Copy nothing but the lines from the one containing "How Long do" through the last line of the records, repeated exactly and without pictures.

Records contained in a dataset
+ + + + +
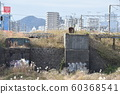 Ruins of the Mairigawa Bridge that collapsed in the Great Kanto Earthquake 60368541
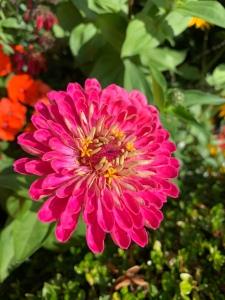 Pink summer flower in bloom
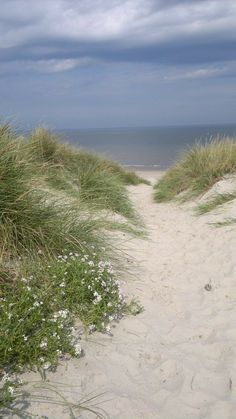 Pathway To The Sea Beach Life Paisajes Paisaje Marino Beach Scenes, Ocean Beach, Summer Beach, Beautiful Beaches, Land Scape, Beautiful World, Seaside, Landscape Photography, Places To Go
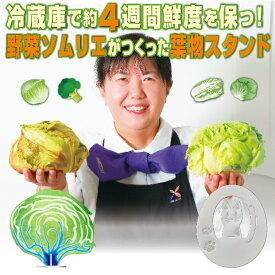 【メーカー公式】 野菜 鮮度 保つ 日本製 熱伝導 野菜 鮮度長持ち 野菜 おいしい 野菜 ソムリエ 野菜ソムリエ ステンレス 安全 日本製
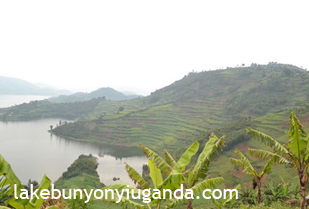 Scenery Of Lake Bunyonyi From One The Lodges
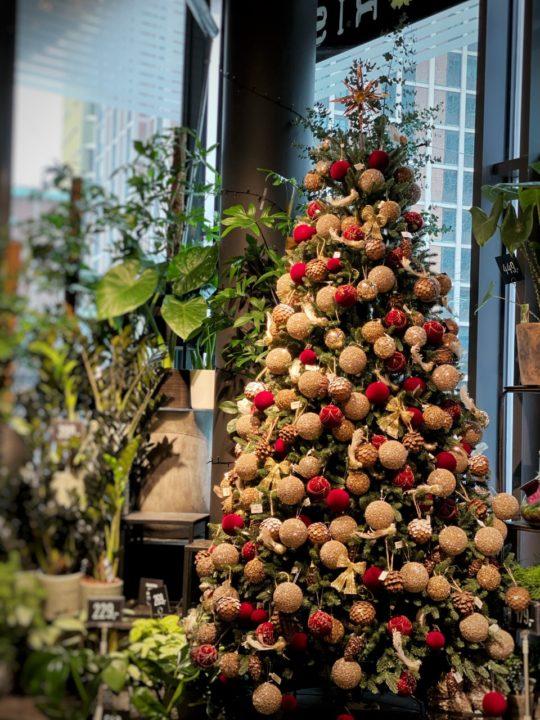 Juleblomster hos Floriss Byporten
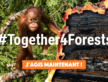 #Together4Forests – Ensemble, stoppons la déforestation !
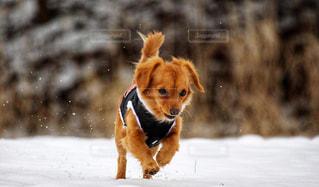 雪の中を走る犬の写真・画像素材[2331858]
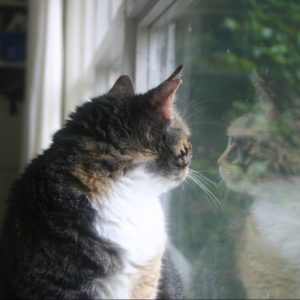 How much is that 'kitty' in the window?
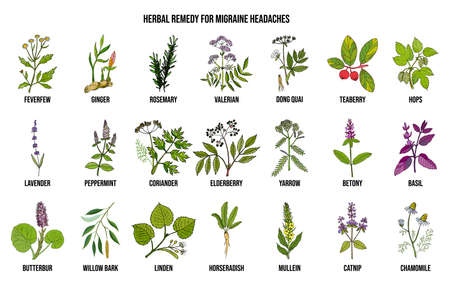 Best medicinal herbs for migraines relief. Hand drawn botanical vector illustration Banque d'images - 125849595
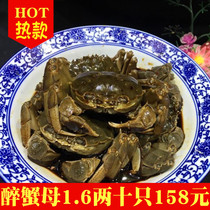 Shunfeng all have ointment yellow Shaoxing Shang Specialty Drunken Crab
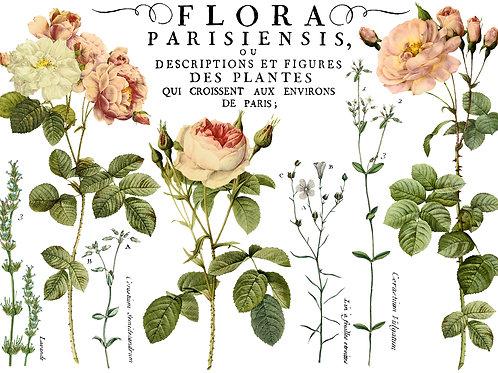 "Flora Parisiensis, 24"" x 33"""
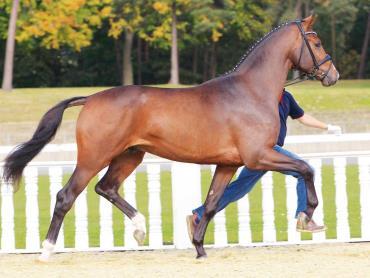 اسب الدنبورگ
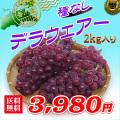 香川産!白方の種なしブドウの通販サイト。新鮮市場【産直あきんど】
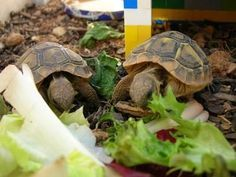 How Long do Tortoises Live? The Life of a Tortoise Tortoise As Pets, Sulcata Tortoise, Turtle Supplies, Baby Supplies, Box Turtle Habitat, Animals And Pets, Baby Animals, Jaguar, Popeye And Olive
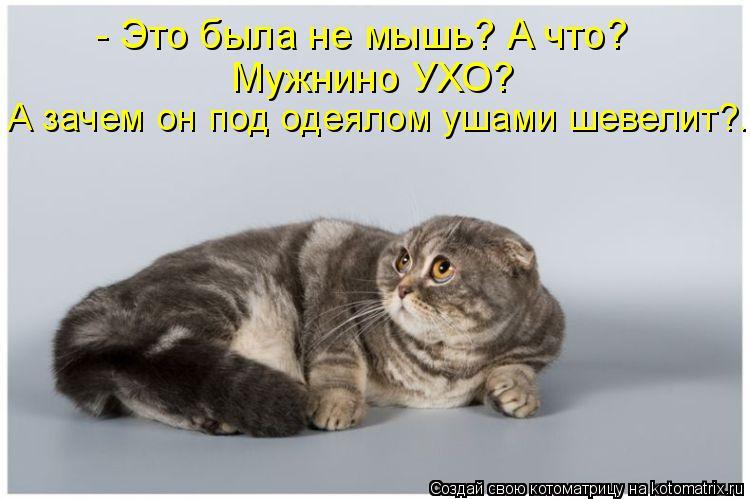 Котоматрица: - Это была не мышь? А что? Мужнино УХО? А зачем он под одеялом ушами шевелит?..
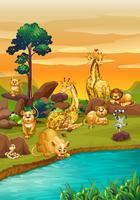 Flussszene mit vielen wilden Tieren vektor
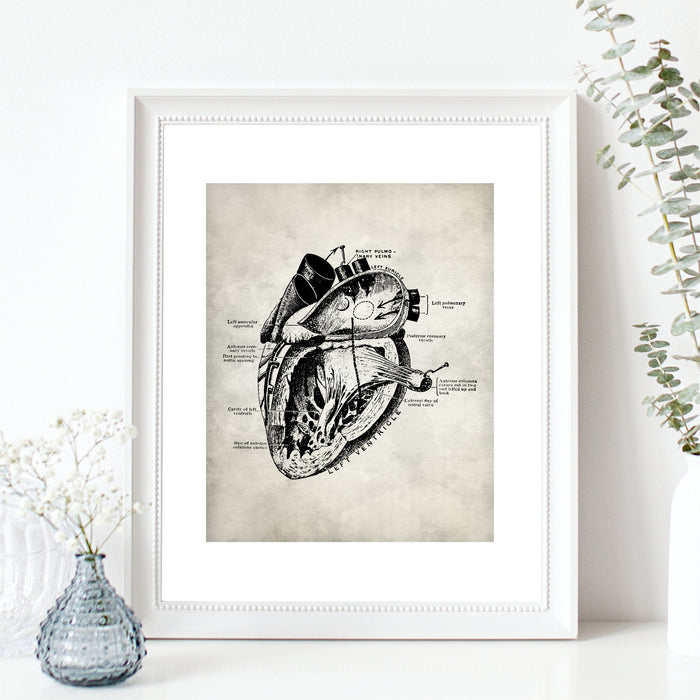 Medical Anatomy Heart Art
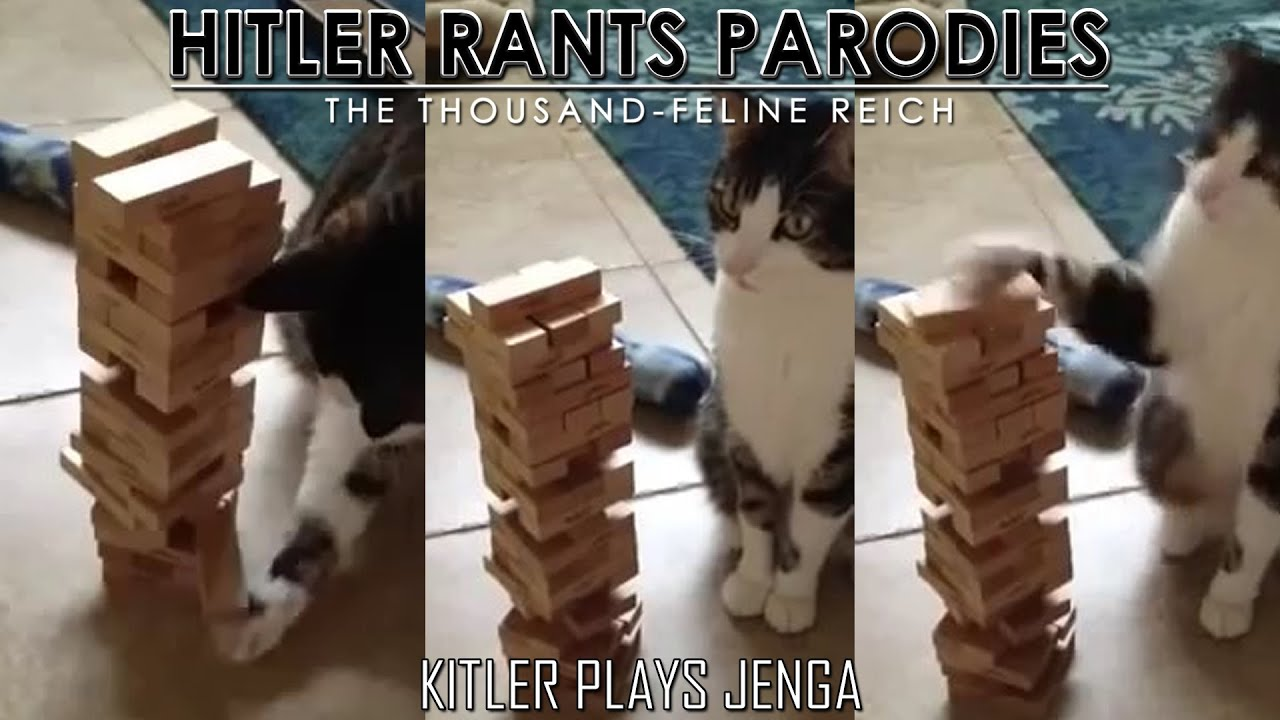 Kitler plays Jenga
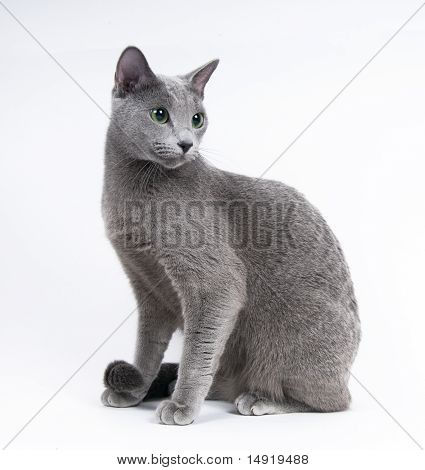 grace cat on the gray background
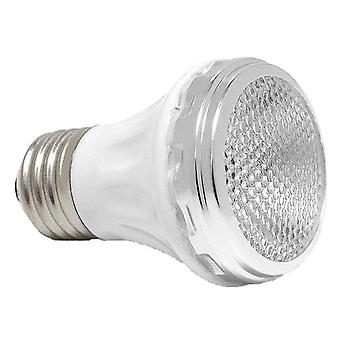 Pentair 650139Z 60W lamp SpaBrite Par 16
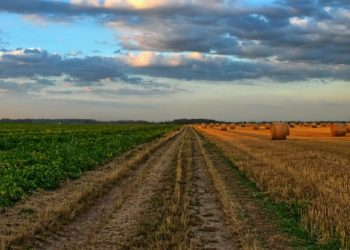 Agricoltura bio e bio industriale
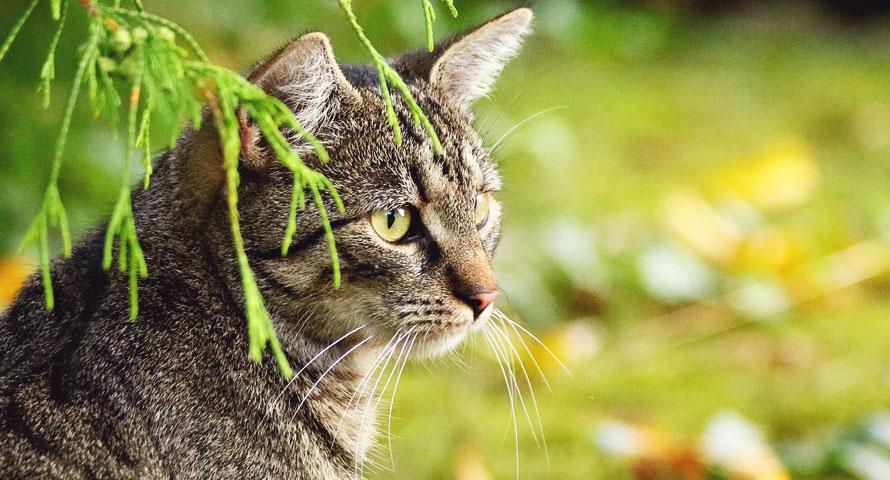 Kaffeesatz effektiv gegen Katzen & Schnecken einsetzen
+ + + + +
▶ Exercise answer
 How Long do Tortoises Live? The Life of a Tortoise Tortoise As Pets, Sulcata Tortoise, Turtle Supplies, Baby Supplies, Box Turtle Habitat, Animals And Pets, Baby Animals, Jaguar, Popeye And Olive
 Котоматрица: - Это была не мышь? А что? Мужнино УХО? А зачем он под одеялом ушами шевелит?..
 Flussszene mit vielen wilden Tieren vektor
 Medical Anatomy Heart Art
 Kitler plays Jenga
 grace cat on the gray background
 Pentair 650139Z 60W lamp SpaBrite Par 16
 Agricoltura bio e bio industriale
 Kaffeesatz effektiv gegen Katzen & Schnecken einsetzen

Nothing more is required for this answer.